What’s Next: The device isn’t there yet though. While Apple has achieved a critical milestone, they still need to ramp up the multi-sensory approach. I expect them to cramp other sensors within the smartwatch. Once they’ve saturated the device’s surface, they’ll expand to the periphery with novel add-ons. The new sensory inputs will translate into better predictive capabilities and improved algorithms. 

Why having a one-lead ECG doesn’t matter

Several doctors have shared their mixed feelings about the new ECG capabilities. Their primary criticism is around its capacity to correctly diagnose (or misdiagnose) severe health conditions. The arguing is that a one lead ECG will never have the depth of the hospital-grade 12 lead ECGs. What Apple has built within their smartwatch will only detect a minimum subset of heart conditions

While I agree, I think that line of thought completely misses the point. Apple didn’t come out with a compact ECG to compete with hospitals. What Apple wants is to skip hospitals altogether through an early detection system. 

One of the dimensions most critics fail to observe is the time variable. While professional ECGs are state of the art, they are only attached to a patient briefly. The Apple Watch will be attached to a user all day long, every week, every year

It doesn’t matter if the device can’t detect certain conditions on the short-term. The analysis of thousands of hours of recordings of a single individual can yield other long-term detection methods when compared to that user’s baseline. The combined data of every Apple Watch user far outpaces any sample any hospital or study has ever seen.

Prevalence of four health conditions among wearable owners, compared to US population average. Sources: In-App Survey of Cardiogram Users, CDC.

What to Watch: It’s important to remember that Apple isn’t a standalone wearable company. They come with millions of iPhone users worldwide which will eventually buy into the Apple Watch narrative. That will allow them to have millions of health data streams to train their algorithms with. Additionally, they’ll be sitting on the most extensive medical sample ever. The current Apple Heart Study done in collaboration with Stanford Medicine is an excellent first example of this. There will be many more in the future. 

Future implications

The Apple Watch opens a new era for the company. One that will revolve around massive amounts of sensitive information. It begs the question of how will Apple handle such data. The company has taken a robust privacy-first stance, but I wonder how strict will that be when exploiting this side of the business.

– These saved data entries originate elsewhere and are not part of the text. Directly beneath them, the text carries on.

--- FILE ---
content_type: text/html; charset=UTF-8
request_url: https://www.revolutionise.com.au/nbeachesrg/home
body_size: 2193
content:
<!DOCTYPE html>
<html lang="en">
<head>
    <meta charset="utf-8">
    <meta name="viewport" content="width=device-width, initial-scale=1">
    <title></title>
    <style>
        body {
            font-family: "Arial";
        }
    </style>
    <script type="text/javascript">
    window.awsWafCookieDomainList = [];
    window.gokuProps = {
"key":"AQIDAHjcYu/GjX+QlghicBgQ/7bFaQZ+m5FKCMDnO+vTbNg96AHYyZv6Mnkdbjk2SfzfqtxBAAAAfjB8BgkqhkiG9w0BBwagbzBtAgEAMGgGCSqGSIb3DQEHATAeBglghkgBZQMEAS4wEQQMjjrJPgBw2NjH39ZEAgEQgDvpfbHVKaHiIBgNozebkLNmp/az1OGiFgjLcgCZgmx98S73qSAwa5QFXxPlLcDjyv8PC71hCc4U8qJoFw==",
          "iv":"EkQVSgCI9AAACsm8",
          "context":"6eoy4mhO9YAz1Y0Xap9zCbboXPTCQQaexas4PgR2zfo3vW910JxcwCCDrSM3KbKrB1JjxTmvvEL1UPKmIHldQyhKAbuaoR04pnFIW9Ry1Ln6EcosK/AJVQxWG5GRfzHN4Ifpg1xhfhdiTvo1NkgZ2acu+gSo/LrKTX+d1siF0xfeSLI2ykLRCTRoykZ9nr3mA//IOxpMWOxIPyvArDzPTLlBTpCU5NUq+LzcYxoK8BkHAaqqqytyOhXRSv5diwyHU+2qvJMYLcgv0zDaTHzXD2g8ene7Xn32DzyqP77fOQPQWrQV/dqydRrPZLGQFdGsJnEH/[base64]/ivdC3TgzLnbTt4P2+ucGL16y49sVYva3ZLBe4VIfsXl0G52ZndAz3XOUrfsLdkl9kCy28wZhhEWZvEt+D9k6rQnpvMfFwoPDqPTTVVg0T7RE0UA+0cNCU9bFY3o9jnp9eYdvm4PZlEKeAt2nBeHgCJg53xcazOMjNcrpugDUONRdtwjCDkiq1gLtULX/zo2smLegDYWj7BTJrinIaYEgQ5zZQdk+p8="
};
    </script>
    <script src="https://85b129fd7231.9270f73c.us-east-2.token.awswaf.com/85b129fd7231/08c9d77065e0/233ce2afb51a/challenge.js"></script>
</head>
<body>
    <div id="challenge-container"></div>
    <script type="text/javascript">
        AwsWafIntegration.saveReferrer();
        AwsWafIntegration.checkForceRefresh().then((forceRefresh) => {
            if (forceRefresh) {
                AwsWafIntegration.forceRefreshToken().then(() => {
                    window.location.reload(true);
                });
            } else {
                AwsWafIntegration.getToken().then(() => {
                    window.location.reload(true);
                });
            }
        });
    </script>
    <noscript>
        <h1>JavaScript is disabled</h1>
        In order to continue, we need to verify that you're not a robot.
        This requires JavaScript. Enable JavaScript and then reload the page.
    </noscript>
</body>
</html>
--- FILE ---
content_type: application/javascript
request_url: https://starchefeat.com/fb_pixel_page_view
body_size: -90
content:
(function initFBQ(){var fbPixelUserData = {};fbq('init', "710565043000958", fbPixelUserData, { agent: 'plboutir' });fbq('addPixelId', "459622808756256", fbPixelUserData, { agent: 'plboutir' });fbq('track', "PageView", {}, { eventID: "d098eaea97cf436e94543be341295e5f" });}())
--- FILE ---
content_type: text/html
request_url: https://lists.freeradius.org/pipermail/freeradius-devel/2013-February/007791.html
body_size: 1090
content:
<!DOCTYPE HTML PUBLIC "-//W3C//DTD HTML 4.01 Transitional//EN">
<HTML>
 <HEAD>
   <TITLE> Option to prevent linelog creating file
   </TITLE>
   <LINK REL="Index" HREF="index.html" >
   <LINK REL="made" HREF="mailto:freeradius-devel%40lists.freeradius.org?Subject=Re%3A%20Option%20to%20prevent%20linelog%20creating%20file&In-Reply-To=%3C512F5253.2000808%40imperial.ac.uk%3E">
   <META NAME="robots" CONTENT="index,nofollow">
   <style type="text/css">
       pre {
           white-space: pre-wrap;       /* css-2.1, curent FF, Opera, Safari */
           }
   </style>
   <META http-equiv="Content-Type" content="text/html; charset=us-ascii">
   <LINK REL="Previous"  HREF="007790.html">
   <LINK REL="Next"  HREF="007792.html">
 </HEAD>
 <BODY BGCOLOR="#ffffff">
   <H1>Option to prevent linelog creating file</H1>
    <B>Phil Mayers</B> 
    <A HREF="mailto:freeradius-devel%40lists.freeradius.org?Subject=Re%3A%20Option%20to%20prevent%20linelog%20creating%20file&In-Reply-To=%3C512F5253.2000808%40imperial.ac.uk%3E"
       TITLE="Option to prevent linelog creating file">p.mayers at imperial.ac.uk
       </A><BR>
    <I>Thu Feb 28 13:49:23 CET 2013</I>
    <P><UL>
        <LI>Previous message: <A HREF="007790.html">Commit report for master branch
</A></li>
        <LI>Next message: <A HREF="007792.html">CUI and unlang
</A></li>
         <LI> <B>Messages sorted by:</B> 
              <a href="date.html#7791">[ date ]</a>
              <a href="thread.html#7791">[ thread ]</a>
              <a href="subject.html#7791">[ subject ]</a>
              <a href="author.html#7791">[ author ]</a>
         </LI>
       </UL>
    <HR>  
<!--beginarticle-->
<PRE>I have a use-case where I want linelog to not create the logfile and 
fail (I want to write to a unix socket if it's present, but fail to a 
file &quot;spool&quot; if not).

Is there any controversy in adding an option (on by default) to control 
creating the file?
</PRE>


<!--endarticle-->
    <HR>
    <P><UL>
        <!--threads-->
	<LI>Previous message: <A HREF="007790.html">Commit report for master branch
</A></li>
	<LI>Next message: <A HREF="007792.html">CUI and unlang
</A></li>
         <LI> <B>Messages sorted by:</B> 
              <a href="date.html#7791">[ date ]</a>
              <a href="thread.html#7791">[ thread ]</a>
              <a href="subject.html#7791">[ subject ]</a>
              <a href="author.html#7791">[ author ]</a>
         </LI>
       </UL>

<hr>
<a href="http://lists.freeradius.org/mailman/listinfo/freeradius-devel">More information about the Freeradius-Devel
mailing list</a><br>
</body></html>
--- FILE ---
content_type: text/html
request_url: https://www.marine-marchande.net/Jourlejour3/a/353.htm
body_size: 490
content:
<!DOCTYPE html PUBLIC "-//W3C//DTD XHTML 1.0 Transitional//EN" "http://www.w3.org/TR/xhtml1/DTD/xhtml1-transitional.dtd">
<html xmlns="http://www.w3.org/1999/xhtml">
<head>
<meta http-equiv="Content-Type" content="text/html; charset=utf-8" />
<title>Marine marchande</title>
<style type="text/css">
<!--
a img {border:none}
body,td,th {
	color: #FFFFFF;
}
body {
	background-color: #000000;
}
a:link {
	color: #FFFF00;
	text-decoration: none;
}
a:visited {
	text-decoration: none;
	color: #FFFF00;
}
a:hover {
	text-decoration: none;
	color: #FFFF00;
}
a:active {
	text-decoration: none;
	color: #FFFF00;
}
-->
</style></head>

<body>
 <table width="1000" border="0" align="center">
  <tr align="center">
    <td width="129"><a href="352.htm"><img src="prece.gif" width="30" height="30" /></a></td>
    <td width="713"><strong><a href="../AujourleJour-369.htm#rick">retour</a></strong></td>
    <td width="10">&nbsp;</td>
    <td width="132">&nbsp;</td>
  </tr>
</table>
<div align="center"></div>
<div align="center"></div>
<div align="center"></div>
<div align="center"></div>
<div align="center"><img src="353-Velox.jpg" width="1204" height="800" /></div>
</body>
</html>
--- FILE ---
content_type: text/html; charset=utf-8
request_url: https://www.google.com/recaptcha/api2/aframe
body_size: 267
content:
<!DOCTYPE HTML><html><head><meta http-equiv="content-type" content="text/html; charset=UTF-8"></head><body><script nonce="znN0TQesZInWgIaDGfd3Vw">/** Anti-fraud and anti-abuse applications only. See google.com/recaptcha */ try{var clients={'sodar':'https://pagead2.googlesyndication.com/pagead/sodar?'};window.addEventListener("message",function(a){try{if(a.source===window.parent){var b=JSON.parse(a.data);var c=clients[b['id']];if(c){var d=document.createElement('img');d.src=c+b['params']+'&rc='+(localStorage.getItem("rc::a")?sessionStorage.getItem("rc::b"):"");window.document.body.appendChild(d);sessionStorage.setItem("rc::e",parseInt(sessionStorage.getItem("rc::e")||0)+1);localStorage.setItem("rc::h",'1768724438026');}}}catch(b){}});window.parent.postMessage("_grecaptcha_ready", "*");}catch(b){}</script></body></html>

“Yet Apple seems to be the only major tech company that had the foresight–and the will–to begin tackling these issues before they reached a crisis point.”

Forget the new iPhones: Apple’s best product is now privacy – Fast Company

While I don’t believe Apple will share any information without consent, it will, most definitely, begin offering integrations with interested third parties. These can range from family members, doctors, autonomous vehicles or insurance companies, to name a few. 

The Bottom Line: The new Apple Watch is not only a communications device. It’s the first step towards a nascent medical prediction platform with global reach. Its potential to change the medical, pharma or insurance industry, to name some, is dramatic. Competitors will eventually catch up with the current hardware, but they will have a much harder time replicating the complex prediction models Apple is building as we speak. Their moat won’t be the hardware, but their algorithms.